第12話

 夜、スマホを握りしめて柏木の連絡先を眺めていた。

 そして、たまに頬が緩み、にやけてしまう。



「ついに俺も柏木の電話番号が……」



 何度も何度も見返してしまう。

 すると突然スマホが鳴り出す。



「わっと……」



 あまりに急なことだったので、思わずスマホを手放してしまいそうになる。

 ただ、音がすぐ悩んだことも幸いして、なんとかもう一度掴むことができた。



「一体誰だ?」



 スマホの画面を見るとそこには柏木の文字が浮かんでいた。

 彼女からメッセージが届いたようだった。



「か、か、柏木から!? い、一体どうしたんだ?」



 息をのんで緊張しながらメッセージを開く。



『こ』



 そこにはたった一文字だけ書かれていた。



「えっ、壊れた!?」



 慌ててスマホを振ってみたり、再読み込みをしてみたり……と触ってみる。

 しかし、色々スマホを触ってみてもメッセージの内容が変わらない。


 一体どういうことなんだろうか?

 もしかして、何か文字が隠されている?


 首を傾げたり、スマホを逆さまにしたりしてみるがメッセージの内容がわからなかった。

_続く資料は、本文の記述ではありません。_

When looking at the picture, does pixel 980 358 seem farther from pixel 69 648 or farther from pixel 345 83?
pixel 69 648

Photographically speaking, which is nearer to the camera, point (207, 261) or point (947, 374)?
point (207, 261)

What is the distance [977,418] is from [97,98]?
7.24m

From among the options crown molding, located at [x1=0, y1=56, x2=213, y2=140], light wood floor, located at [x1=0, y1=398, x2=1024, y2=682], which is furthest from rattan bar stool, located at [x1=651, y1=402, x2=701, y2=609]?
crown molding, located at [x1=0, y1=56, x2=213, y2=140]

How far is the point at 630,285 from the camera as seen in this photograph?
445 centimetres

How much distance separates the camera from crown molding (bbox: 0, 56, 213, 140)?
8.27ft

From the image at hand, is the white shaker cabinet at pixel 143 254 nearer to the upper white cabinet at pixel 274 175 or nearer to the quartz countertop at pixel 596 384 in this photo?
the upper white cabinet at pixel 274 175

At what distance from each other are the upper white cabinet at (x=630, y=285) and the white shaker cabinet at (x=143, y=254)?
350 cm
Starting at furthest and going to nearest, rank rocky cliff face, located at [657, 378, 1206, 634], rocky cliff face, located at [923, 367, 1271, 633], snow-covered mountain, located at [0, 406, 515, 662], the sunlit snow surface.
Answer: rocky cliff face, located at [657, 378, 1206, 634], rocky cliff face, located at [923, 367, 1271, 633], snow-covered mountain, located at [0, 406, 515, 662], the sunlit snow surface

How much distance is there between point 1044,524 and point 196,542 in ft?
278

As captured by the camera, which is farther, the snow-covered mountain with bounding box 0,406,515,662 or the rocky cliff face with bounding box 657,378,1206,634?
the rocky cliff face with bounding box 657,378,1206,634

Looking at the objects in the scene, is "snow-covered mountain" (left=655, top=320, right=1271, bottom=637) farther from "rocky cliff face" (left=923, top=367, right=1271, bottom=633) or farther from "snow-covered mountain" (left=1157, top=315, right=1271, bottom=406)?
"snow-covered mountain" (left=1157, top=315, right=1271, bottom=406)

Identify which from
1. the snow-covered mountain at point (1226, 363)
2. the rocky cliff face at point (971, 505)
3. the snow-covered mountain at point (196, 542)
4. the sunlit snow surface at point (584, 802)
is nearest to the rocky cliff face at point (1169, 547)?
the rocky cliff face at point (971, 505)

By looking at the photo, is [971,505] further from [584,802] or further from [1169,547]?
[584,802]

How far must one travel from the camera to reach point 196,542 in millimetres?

 仕方がなく、柏木に内容を聞こうとすると再びメッセージが届く。

 それを開いてみるとやたら長めの文が現れる。



『ご、ごめんね、三島くん。ほ、本当は「こんばんは」って打とうとしたんだけど、本当に送って良いか迷っていたらうっかり先に送っちゃって……。そのその、……こんばんは』



 さきほどの一文字しかなかったメッセージはただの打ち間違いだったようだ。

 メッセージの本文を見るだけで柏木が慌てて動揺している様が目に浮かぶ。


 その様子に苦笑をしながら俺は『全然気にしてないよ』と送り返しておいた。


 するとしばらくするとまたメッセージが返ってくる。



『もう体調は大丈夫?』

『昼間よりだいぶ楽になったよ。柏木もお見舞いに来てくれてありがとう』

『それならよかったよ……』



 柏木が安堵してくれる。



『これなら明日は学校に行けそうだ』

『無理はしないでね。治り始めが一番大事だから……』

『あぁ、わかってるよ』



 他愛のない話題を繰り返していく。

 いつもならすぐに面倒になるのだが、なぜか柏木相手だとメールが返ってくるだけで嬉しく思えてしまう。

 できればこのやりとりが永遠に続けば……そう思えてくるのだが。



『そろそろ良い時間だね。三島くんは早く寝ようね』



 柏木から寝るように勧められる。

 風邪をひいているのだから当然と言えば当然だろう。



『そうだな。おやすみ』

『おやすみなさい』



 柏木とのメールのやりとりが終わってしまった。

 どこかほっこりとした気分とすこしもの寂しい気分に襲われながら俺は布団を被る。


 明日こそは風邪を治して学校に行かないとな……。


 そんな決意を込めながら眠ろうと目を閉じる。

 ただ、先ほどまで柏木とやりとりをしていたからか、鼓動が早くなっていてとても寝られるような気がしなかった。


 何度もベッドの中で寝返りを打っていた。


 それでも眠れないので仕方なくもう一度スマホを開き、先ほどの柏木とのやりとりを眺める。


 確かにそこにはさっきのやりとりが残されている。

 夢じゃなかったんだ……。


 こうして、柏木と連絡を取り合えるなんて信じられない。

 付き合い始めて数日間は全く進捗がなかったのに、気がつくと連絡先を交換して、手を繋いで、一緒に肩を寄せ合って眠ったり、デートに出かけたり……。


 思った以上に恋人らしくなってきたかもしれない。

 あと、しないといけないことは――。



「キス……か」



 やはり恋人同士ならここは避けて通れない道だろう。

 柏木も恥ずかしがりな部分はあるけど、しっかりとした雰囲気になれば――。

 キスをしやすいシチュエーション……。一体どんな場面だろう?


 慣れないことを考えていると頭が痛くなってくる。

 どうやらまだ完全な本調子じゃないようだった。


 ゆっくりと瞼が重くなっていって、いつの間にか俺は眠りについてしまった。